> The exercise:
Quote the entries below verbatim, from the line with "In this image, which of" to the line with "Looking at this image, does", and omit the pictures.

> Data listing:
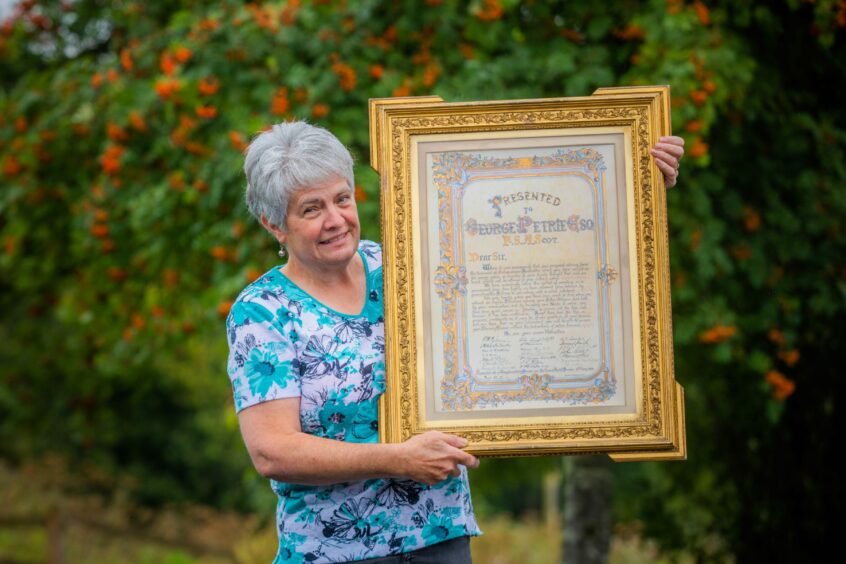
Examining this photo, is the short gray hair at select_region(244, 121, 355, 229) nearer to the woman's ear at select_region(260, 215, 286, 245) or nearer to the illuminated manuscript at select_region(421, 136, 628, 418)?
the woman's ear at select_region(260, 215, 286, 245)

* * *

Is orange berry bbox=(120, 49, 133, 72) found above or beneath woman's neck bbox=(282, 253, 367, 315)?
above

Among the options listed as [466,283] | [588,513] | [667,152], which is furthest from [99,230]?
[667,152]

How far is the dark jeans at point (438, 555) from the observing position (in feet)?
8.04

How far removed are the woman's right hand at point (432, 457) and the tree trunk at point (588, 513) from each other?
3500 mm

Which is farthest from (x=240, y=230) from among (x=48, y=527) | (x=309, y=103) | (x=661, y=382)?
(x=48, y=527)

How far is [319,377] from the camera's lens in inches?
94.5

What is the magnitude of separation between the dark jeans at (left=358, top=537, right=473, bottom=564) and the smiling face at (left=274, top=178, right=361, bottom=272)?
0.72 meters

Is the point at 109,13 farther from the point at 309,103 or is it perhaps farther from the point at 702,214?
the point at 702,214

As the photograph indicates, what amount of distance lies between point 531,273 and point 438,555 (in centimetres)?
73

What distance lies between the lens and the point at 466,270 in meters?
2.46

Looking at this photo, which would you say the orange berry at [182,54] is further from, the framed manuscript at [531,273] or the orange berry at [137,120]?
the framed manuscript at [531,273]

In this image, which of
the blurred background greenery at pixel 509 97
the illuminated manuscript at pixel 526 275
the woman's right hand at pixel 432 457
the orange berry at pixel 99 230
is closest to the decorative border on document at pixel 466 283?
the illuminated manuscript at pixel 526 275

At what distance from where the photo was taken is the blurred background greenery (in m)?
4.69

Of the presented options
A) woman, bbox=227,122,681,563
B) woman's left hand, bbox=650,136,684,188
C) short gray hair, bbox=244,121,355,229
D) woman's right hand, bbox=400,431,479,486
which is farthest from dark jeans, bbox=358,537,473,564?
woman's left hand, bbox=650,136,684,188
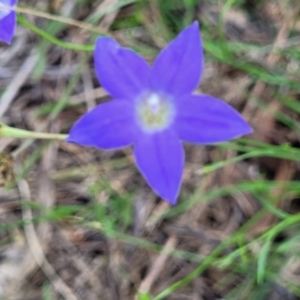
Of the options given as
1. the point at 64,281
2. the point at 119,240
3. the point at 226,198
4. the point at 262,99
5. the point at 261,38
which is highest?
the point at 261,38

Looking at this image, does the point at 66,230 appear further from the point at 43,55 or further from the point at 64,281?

> Full output:
In this image, which of
the blurred background greenery at pixel 509 97
the illuminated manuscript at pixel 526 275
the woman's right hand at pixel 432 457
the orange berry at pixel 99 230
is closest to the decorative border on document at pixel 466 283?
the illuminated manuscript at pixel 526 275

At what distance from where the photo was taken is the blurred background greenery (in m)?
4.69

Of the presented options
A) woman, bbox=227,122,681,563
B) woman's left hand, bbox=650,136,684,188
C) short gray hair, bbox=244,121,355,229
D) woman's right hand, bbox=400,431,479,486
which is farthest from dark jeans, bbox=358,537,473,564?
woman's left hand, bbox=650,136,684,188
Of the options given as
1. the point at 64,281
2. the point at 119,240
3. the point at 226,198
4. the point at 262,99
5. the point at 261,38
which is highest?
the point at 261,38

Looking at this image, does the point at 66,230 appear further from the point at 43,55 or further from the point at 64,281?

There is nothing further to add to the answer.